# Your instructions
Gather all lines in the entries below that include the word "California".

--- Records to use ---

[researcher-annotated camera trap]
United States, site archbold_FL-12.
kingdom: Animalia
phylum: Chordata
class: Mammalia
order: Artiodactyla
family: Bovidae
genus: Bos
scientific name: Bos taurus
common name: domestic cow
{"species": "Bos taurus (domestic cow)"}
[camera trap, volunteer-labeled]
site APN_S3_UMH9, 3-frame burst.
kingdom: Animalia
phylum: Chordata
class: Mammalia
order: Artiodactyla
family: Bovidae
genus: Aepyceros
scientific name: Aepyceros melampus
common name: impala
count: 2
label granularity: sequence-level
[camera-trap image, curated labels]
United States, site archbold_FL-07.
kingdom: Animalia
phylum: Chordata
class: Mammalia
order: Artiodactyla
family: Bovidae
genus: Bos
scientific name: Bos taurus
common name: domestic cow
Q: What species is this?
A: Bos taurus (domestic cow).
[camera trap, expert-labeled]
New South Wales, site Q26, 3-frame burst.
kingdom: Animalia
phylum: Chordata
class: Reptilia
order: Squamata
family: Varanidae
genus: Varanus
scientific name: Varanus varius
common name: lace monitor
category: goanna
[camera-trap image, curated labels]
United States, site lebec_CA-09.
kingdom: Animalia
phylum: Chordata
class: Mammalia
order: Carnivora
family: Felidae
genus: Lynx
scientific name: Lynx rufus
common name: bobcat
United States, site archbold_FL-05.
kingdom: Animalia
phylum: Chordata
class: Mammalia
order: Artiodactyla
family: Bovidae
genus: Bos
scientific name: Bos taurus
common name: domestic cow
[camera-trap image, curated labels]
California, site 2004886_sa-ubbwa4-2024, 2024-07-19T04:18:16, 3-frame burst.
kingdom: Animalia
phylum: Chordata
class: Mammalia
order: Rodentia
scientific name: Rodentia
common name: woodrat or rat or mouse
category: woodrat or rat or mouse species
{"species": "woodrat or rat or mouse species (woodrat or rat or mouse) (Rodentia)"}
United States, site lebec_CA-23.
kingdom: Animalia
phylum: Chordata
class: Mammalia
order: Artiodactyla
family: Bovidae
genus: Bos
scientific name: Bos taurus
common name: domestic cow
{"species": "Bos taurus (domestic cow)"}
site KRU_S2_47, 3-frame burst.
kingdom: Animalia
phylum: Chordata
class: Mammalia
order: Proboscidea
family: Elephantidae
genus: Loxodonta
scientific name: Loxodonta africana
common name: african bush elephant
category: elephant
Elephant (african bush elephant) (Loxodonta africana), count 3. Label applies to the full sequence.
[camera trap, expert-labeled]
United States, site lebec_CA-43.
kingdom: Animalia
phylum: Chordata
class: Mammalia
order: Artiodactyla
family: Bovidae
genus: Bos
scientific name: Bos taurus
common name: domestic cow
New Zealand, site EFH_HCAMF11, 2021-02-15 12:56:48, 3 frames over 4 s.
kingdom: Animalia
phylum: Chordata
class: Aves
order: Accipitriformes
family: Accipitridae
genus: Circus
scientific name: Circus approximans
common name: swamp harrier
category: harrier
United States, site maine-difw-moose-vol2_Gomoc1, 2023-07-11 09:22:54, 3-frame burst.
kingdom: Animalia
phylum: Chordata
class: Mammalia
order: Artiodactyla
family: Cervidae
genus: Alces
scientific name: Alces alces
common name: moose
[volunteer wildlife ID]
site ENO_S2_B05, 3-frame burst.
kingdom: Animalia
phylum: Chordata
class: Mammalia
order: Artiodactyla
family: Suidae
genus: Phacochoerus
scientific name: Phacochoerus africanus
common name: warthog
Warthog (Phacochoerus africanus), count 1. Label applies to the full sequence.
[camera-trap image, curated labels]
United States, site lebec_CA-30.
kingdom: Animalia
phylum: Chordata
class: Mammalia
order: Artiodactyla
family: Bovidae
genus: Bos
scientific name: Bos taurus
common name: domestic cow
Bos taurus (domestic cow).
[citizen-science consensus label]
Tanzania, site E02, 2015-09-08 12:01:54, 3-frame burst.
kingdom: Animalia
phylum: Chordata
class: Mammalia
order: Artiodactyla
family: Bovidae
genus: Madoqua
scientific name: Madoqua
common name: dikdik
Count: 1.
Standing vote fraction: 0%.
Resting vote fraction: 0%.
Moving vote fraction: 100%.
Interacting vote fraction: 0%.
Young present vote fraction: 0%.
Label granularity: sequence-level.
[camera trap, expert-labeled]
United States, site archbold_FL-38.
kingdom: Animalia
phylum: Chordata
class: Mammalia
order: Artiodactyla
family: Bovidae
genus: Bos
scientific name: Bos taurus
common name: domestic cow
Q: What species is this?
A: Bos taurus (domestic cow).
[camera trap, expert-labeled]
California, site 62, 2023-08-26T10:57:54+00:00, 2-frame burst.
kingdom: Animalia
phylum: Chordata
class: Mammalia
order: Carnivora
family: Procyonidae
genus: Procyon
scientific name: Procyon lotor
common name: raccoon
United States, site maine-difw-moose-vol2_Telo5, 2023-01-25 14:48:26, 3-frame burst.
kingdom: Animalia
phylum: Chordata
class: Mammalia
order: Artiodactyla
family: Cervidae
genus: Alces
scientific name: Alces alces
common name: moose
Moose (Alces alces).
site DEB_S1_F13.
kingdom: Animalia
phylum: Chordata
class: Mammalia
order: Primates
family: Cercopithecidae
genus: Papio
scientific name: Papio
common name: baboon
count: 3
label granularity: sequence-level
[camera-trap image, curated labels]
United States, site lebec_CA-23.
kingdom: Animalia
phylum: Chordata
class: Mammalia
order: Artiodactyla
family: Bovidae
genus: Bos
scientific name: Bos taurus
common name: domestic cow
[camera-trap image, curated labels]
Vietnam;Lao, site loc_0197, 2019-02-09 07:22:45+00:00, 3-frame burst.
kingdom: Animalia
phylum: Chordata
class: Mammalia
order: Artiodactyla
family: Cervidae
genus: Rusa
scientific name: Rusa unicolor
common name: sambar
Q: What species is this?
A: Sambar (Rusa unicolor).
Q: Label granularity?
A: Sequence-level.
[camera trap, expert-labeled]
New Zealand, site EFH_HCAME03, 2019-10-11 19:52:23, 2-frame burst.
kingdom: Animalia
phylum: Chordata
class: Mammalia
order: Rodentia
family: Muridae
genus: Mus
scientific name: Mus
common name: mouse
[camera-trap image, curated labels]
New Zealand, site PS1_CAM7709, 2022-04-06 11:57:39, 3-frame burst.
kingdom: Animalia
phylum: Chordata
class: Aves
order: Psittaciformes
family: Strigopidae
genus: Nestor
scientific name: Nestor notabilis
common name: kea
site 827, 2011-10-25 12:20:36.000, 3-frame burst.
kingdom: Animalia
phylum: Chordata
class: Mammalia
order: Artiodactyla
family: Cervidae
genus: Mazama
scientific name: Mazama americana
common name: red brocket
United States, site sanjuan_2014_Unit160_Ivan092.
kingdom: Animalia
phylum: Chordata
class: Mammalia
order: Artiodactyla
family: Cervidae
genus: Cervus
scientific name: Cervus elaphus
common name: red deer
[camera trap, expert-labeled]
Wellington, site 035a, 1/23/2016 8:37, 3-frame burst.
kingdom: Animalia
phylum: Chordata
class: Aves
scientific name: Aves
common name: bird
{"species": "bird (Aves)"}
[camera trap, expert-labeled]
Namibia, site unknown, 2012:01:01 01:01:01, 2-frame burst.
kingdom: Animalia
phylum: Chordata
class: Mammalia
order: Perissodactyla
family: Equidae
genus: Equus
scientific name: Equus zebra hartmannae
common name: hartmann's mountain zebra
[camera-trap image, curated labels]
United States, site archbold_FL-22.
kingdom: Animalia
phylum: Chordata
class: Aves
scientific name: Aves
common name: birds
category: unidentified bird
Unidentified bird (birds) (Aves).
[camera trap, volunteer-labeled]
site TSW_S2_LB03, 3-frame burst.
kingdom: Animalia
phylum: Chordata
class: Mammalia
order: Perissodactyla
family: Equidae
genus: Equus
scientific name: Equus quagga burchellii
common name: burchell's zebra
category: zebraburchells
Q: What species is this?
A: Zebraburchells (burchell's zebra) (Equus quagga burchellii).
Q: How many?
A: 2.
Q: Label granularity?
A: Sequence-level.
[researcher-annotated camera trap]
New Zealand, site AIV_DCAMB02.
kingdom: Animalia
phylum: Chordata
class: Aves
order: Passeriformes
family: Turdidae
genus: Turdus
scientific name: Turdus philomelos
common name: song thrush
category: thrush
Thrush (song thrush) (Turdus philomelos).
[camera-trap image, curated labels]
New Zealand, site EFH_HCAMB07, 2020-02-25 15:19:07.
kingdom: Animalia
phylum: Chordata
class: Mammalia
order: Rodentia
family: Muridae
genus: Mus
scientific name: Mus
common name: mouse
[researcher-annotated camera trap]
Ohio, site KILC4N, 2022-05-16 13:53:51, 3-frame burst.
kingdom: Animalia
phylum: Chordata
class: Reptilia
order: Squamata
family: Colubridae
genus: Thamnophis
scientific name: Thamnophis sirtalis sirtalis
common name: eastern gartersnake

---

# Finished task
California, site 2004886_sa-ubbwa4-2024, 2024-07-19T04:18:16, 3-frame burst.
California, site 62, 2023-08-26T10:57:54+00:00, 2-frame burst.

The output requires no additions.